◆ **Task prompt**: Write out the text of the records below word for word, but leave out the pictures.

◆ **Entries**:
════════════════════
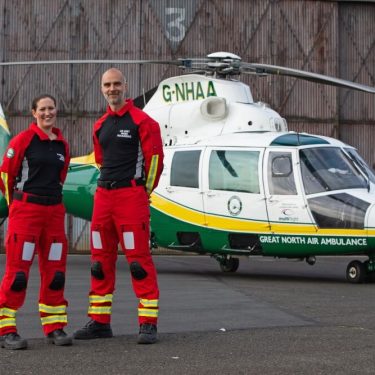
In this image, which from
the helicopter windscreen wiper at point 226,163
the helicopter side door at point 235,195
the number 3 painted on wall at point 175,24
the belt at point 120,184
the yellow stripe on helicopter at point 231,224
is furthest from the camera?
the number 3 painted on wall at point 175,24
════════════════════
◆ **Exercise solution**:
In this image, which from
the helicopter windscreen wiper at point 226,163
the helicopter side door at point 235,195
the number 3 painted on wall at point 175,24
the belt at point 120,184
the yellow stripe on helicopter at point 231,224
is furthest from the camera?
the number 3 painted on wall at point 175,24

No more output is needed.